Neo Vilikazi explained: “Rehab makes you stop now. Here [at Bellhaven] it’s a journey. It’s up to you … It’s step by step. You fall down, ok, let’s get up little by little.”
For Vilikazi, rehab is often doomed to fail as soon as you’re back on the street. “When you do see [drugs] again, eish it’s going to trigger fast. First day you come out of rehab, surely you’re going to smoke.”

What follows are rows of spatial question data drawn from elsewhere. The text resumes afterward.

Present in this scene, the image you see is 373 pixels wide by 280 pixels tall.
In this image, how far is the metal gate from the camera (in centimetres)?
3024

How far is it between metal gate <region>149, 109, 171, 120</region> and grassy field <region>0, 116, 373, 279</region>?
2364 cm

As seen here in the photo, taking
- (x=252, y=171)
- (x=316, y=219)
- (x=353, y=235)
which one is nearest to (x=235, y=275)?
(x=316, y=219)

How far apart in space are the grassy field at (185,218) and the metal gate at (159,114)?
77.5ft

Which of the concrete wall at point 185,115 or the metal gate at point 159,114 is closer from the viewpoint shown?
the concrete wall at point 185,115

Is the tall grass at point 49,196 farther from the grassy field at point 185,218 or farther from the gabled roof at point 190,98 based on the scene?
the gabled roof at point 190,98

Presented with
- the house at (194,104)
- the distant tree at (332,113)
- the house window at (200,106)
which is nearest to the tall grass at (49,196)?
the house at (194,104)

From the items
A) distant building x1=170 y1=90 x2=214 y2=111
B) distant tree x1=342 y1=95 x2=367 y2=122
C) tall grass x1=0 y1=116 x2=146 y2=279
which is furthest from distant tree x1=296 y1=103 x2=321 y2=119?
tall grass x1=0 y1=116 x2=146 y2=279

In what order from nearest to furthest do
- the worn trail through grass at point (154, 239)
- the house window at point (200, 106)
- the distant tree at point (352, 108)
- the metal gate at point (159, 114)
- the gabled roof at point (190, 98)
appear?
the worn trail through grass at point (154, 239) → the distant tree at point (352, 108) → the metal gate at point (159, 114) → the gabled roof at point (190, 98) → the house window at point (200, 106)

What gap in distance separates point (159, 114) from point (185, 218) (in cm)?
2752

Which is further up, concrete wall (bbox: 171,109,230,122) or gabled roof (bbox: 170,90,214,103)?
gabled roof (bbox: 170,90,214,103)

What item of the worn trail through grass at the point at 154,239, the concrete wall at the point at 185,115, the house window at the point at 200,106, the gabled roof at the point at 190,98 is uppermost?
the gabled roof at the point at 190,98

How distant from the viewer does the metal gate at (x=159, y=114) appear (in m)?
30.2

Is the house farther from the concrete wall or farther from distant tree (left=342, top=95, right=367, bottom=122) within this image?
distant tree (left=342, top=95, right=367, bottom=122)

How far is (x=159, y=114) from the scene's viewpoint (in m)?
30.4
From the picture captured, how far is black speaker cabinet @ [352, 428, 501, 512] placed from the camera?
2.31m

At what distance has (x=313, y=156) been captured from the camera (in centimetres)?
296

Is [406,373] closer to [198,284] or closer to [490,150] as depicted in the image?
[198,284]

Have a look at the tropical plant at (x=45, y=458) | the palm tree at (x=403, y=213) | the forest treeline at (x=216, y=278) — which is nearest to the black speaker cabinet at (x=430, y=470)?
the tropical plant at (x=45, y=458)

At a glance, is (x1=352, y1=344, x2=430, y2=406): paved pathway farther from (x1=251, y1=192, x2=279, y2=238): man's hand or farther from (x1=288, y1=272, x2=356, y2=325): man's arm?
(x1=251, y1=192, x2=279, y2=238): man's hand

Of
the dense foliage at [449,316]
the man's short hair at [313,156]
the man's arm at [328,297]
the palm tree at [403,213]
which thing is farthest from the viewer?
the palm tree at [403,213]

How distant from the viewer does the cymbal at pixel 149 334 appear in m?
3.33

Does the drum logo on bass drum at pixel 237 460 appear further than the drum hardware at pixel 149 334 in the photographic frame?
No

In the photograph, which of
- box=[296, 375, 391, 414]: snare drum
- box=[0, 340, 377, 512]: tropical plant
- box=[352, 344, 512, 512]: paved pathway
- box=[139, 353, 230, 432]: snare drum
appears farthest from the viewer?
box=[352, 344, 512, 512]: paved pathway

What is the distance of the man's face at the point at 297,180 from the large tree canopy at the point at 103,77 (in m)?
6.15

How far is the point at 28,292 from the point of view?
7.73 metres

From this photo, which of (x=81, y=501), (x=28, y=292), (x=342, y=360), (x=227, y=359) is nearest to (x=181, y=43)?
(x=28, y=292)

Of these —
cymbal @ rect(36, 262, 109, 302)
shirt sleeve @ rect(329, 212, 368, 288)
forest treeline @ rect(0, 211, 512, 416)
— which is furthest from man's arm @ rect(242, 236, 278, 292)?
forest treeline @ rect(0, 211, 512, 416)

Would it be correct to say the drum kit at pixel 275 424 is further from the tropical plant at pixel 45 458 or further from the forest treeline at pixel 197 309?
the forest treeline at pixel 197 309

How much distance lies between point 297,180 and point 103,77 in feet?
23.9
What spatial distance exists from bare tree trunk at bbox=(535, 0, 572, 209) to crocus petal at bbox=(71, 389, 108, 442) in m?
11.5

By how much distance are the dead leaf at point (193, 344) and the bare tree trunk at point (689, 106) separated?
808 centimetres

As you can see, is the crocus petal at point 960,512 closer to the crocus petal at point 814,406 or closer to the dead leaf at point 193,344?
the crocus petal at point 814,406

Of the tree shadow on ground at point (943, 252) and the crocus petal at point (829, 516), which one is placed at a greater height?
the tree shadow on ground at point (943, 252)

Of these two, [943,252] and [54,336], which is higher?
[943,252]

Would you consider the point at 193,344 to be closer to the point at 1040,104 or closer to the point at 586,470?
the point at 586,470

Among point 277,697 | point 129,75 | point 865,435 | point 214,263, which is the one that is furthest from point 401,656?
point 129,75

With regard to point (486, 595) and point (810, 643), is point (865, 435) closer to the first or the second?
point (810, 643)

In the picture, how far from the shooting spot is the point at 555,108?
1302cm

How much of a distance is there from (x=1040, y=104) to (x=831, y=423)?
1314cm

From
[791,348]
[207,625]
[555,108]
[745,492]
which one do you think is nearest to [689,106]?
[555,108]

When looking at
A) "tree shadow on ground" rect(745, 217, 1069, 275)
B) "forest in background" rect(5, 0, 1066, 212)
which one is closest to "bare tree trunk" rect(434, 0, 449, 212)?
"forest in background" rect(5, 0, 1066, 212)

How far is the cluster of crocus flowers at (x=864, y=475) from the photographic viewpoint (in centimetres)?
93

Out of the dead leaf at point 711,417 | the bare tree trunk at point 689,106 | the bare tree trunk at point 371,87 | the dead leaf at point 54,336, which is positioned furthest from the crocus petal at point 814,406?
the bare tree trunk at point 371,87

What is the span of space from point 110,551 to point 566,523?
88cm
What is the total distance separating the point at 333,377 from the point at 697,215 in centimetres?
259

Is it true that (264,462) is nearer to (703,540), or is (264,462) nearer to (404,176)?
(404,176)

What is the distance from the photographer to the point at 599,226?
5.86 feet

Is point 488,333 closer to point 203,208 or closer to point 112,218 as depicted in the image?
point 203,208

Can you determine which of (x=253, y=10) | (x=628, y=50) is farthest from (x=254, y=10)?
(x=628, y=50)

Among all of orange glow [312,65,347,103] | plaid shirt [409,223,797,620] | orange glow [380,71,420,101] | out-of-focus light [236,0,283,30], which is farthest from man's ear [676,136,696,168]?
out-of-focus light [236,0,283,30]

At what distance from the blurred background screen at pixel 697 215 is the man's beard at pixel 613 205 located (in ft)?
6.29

Drop-in centres like Bellhaven operate differently, as the recovery process doesn’t involve a stretch of abstinence in isolation from the rest of the world. Instead, it’s integrated into ordinary life over time.
Melokuhle Sibiya said, “In a rehab, they give you a specific time. After this time, you must be done with the program; you must stop smoking. But when you first stop, you must first give your body time to get used to the idea of not smoking because for maybe 20 years, you’re used to the same routine every day. It’s very hard to change that routine in two months. So it takes time. You’re going to fall and then pick yourself up again and again.”
“Rehabs expect a miracle, but here they give you time. They know … it’s not going to happen just like that,” she said, snapping her fingers.
Their views are supported by research. A study which tracked heroin users at two state-funded rehab centres in Johannesburg revealed very low success rates. Three months after treatment, two out of three had gone back to using heroin. Many of those who had stopped were simply on other drugs, like crystal meth.
Methadone programmes needed
One reason for this high failure rate is that state-funded rehabs in South Africa do not offer methadone or only provide it for one to two weeks.
Clinical trials show that centres which provide the medication for at least six months (called methadone maintenance therapy, or MMT) are far more successful.
An MMT pilot program in Durban, which was the precursor to Bellhaven, produced promising results. A study found that six months after the clients had been initiated, 81% continued to pick up their doses and a similar percentage continued to receive psychosocial services.
But methadone is only part of Bellhaven’s success. Recently it ran out of money to provide the medication. Since last year, its clients have had to get their doses at a separate centre run by health services organisation TB HIV Care. Yet this didn’t stop its clients from spending their days at Bellhaven.
Group counselling sessions are packed with people speaking about everything from their trauma to practical strategies about managing money.
In one room, people crowd around a pool table. Two young children who spend their time at the centre run around laughing, and are routinely scooped up and hugged by clients. The smell of soap wafts in from the yard, where some homeless people are taking showers for the first time in a long while, an experience that many say has brought them back their dignity.
It’s a universe away from the South Africa just outside the centre, where substance users told GroundUp that they are called parasites, beaten by police, discriminated against by health workers, alienated from institutions that could instead have helped them. In this context, many substance users regard Bellhaven as an oasis.
Asked why he continues to spend his days at the centre, Mpomphotshane responds, “I feel like people around me here are my family. There’s no judgment here.”